第29話 マリオン・ビギンズ



「でも、まあ、クリスの言いたいことも分からなくはないか。あそこまで余裕のある勝ち方を見ると、これが初の迷宮主ダンジョンボス戦である事を忘れて、ステラに更なる出来を求めてしまう気持ちは俺にもあるから。そういう意味では、せっかく仲間も居るし、もう少し連携を意識した闘い方でも良かったかもな……マリオンはどう思う?」



 グレンは小鬼ゴブリンの魔晶石を回収し終え、近寄ってきた人物に声をかける。


 金髪のショートボブにステラと然程変わらない華奢な体格に透き通る白い肌。初対面では中性的な美貌も相まって少女なのかと誤解する者も多いが、これでも立派な少年である。


 彼マリオン・ビギンズは常日頃からステラと地下迷宮ダンジョン探索を共にしているメンバーの一人。今回の迷宮主ダンジョンボス戦も、厳密にはステラとマリオンの二人組での攻略だった。

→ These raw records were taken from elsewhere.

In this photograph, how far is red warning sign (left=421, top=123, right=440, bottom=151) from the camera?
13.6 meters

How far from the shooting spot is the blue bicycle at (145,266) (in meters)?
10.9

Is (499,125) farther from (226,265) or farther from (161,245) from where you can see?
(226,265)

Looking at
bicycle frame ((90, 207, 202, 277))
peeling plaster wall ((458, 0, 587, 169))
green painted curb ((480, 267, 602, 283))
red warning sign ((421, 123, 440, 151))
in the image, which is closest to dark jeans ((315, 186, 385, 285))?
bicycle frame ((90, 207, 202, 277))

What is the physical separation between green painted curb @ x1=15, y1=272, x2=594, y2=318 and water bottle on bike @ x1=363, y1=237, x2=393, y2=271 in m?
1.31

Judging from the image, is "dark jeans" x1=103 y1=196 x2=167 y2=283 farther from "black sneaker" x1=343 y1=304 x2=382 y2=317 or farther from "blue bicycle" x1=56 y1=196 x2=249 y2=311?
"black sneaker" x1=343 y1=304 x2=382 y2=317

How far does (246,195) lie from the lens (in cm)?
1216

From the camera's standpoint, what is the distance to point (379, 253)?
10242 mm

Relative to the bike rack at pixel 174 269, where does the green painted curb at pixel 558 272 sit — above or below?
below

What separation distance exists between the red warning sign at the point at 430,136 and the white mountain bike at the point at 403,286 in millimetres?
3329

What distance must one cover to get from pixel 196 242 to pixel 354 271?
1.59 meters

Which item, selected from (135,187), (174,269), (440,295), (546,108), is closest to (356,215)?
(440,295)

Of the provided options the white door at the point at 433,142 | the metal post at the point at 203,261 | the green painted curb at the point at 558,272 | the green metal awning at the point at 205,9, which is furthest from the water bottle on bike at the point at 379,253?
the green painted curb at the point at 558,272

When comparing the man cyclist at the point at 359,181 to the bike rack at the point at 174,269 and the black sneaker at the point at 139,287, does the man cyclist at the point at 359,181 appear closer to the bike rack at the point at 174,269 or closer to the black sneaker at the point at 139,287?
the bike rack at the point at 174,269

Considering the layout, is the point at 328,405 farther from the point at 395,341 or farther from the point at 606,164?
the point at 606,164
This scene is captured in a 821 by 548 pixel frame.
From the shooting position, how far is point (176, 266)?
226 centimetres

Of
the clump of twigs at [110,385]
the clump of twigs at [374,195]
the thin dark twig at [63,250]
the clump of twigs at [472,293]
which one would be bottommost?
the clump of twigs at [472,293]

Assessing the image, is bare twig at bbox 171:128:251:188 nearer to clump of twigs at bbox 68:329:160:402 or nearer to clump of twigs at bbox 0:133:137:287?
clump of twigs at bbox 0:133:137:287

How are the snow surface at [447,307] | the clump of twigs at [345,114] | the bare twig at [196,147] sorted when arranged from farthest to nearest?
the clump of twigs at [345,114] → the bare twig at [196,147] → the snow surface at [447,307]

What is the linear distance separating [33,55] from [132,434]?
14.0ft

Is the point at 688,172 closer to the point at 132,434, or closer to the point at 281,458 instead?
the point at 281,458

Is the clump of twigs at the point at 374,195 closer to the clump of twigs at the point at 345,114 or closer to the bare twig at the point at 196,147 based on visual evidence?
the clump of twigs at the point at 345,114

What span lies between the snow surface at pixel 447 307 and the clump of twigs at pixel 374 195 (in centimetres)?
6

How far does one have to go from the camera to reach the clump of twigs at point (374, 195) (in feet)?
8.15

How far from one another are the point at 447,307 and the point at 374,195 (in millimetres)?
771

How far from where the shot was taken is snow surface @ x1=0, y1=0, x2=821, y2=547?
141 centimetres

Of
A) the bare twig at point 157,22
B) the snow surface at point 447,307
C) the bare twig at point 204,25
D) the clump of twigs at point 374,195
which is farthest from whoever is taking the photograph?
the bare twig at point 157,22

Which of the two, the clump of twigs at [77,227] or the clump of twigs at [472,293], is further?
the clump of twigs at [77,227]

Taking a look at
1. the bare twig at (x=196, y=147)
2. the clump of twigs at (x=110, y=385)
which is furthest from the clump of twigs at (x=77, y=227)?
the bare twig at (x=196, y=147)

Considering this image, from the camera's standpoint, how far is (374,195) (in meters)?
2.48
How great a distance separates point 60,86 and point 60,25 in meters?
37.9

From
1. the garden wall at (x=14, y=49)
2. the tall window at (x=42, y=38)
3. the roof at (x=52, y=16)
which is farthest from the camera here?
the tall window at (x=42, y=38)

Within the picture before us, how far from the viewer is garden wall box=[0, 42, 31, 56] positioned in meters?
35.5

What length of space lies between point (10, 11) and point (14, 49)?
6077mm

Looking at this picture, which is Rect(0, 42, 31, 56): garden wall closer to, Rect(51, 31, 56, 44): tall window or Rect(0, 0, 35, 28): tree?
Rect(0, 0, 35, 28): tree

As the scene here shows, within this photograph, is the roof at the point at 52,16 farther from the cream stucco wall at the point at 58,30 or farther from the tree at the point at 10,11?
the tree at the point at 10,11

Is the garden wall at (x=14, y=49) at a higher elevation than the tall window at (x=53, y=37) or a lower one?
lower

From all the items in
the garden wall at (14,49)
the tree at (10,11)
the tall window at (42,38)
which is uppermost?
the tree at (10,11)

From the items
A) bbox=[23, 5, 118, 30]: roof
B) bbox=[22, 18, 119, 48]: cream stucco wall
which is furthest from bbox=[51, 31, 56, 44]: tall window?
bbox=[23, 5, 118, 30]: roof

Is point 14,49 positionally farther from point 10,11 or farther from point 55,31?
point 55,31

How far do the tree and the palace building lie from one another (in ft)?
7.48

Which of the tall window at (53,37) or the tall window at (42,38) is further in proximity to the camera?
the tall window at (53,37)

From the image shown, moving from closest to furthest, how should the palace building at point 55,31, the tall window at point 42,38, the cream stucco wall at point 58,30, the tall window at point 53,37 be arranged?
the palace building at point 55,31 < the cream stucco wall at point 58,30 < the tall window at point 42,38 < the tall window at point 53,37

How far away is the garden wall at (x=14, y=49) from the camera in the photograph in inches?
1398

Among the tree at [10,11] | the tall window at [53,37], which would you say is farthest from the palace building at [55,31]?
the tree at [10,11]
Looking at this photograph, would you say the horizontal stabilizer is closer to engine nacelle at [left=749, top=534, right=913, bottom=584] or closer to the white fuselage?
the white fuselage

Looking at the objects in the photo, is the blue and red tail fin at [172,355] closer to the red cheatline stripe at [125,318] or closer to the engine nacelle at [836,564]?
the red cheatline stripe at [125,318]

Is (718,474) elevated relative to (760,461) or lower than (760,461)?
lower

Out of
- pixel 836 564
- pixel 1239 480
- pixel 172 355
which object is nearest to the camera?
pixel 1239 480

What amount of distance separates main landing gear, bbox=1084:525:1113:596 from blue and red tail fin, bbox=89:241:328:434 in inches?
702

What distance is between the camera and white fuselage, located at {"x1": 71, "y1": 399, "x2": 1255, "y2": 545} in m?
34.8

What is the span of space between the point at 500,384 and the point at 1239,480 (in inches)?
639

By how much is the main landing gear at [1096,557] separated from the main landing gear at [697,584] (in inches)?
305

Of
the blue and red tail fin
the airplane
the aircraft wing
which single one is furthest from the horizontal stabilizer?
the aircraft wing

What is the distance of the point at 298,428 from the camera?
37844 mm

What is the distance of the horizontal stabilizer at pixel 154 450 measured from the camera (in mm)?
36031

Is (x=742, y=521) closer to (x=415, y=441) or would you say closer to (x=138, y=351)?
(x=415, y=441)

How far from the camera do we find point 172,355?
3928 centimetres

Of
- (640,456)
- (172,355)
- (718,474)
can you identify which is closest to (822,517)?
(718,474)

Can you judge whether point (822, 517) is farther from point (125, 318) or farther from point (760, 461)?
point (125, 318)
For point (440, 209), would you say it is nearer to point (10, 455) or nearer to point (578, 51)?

「……えっと、やっぱり、ぼくじゃまだ迷宮主ダンジョンボスは荷が重かったみたいです……一応、雑兵の小鬼ゴブリンを処理し終えた後には、ステラさんと小鬼騎士ゴブリン・ナイトの戦闘に介入する機会を伺ったのですが、余りの迫力に足が震えてしまって……」

「……そうか」

「たぶん、無理にぼくと併せようとしても、ステラさんの邪魔にしかならなかったかな、って」



 規格外のステラに次ぐ次席であっても秀才の域を出ないマリオンに迷宮主ダンジョン・ボスとの戦闘はまだ早かったらしい。

 もっとも、本来は半年余りで迷宮主ダンジョンボス討伐など、出来ないのが当たり前なのだが、ステラの戦闘を間近で見届けたマリオンは、思っていた以上のステラとの実力差に深いショックを受けたようで、見るからに落ち込んでいた。


 何と言っていいのか分からず誰もが口を閉ざす中、俺は暗くなった雰囲気を敢えて無視して言い放つ。



「ふん、ステラの足など幾らでも引っ張ってやればいいだろう」



 予想外の言葉だったのか、マリオンは顔を上げ、ぎょっとした表情を向けてくる。その彼が口を開くのを待たずに、そのまま言葉を続けた。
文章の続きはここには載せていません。